> **AIM**
In the data below, restate exactly the lines from the one with "In the scene" to the final line, both included, but not the pictures.
>> start AVAILABLE DATA
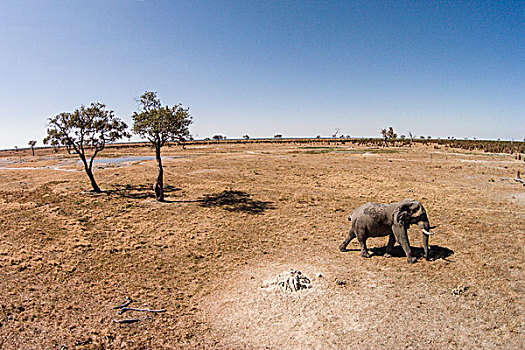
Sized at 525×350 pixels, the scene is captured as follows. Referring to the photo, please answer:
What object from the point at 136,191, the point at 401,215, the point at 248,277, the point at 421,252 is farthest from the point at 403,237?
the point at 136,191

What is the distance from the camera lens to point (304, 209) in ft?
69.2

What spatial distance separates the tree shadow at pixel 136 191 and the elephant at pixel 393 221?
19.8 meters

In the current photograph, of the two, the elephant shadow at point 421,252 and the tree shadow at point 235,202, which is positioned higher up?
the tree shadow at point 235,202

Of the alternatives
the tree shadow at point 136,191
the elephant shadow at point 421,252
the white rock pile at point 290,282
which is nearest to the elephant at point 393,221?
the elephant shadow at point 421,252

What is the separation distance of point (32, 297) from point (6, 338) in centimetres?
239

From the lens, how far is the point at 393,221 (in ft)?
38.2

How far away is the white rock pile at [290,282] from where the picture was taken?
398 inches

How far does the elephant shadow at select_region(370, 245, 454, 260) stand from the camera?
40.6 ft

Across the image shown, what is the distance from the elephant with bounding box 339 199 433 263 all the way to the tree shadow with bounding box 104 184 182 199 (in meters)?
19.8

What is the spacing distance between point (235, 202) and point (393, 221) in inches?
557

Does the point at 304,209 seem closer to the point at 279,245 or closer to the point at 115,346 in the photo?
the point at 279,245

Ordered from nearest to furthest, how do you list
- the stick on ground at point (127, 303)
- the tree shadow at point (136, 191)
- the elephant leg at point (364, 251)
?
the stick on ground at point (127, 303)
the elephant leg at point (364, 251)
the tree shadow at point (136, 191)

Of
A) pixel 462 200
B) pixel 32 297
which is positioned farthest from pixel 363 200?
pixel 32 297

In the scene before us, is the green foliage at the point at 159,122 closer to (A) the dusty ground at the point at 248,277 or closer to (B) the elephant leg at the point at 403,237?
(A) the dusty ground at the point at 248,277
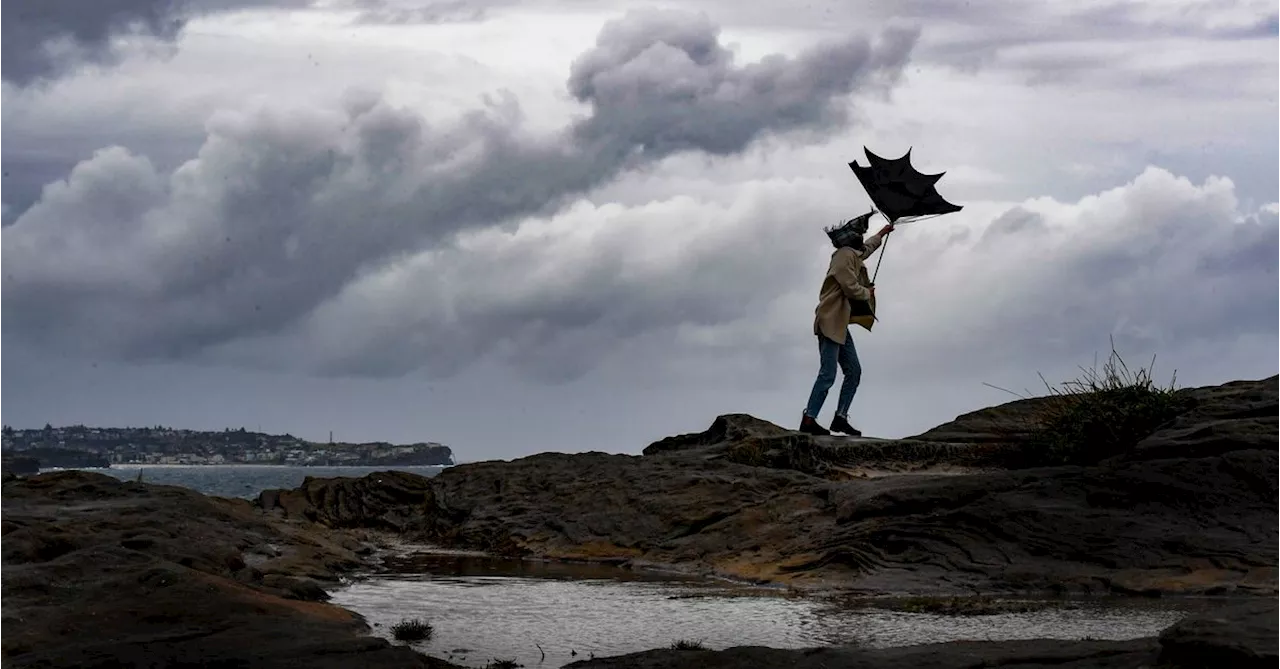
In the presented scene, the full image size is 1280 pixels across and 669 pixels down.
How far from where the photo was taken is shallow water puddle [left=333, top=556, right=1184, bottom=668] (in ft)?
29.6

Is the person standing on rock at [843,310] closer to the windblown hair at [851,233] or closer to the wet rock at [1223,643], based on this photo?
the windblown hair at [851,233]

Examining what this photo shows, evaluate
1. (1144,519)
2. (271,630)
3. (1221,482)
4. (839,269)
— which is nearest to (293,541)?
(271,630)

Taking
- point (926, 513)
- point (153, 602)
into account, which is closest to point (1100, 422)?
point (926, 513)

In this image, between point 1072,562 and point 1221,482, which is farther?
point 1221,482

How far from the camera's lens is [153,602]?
>> end AVAILABLE DATA
> **RIGHT ANSWER**
In the scene before us, is the green foliage at the point at 159,122 closer to (A) the dusty ground at the point at 248,277 or closer to (B) the elephant leg at the point at 403,237?
(A) the dusty ground at the point at 248,277
In the presented scene, the full image size is 1280 pixels across and 669 pixels down.
How far from where the photo was taken is shallow water puddle [left=333, top=556, right=1184, bottom=668] (in ft)?
29.6

Is the person standing on rock at [843,310] closer to the windblown hair at [851,233] or closer to the wet rock at [1223,643], based on this photo?
the windblown hair at [851,233]

Examining what this photo shows, evaluate
1. (1144,519)
2. (271,630)
3. (1221,482)
4. (839,269)
— which is nearest to (293,541)?
(271,630)

Taking
- point (926, 513)
- point (153, 602)
into account, which is closest to point (1100, 422)?
point (926, 513)

In this image, between point 1072,562 and point 1221,482, which is farther?
point 1221,482

How far from the camera's lens is [153,602]?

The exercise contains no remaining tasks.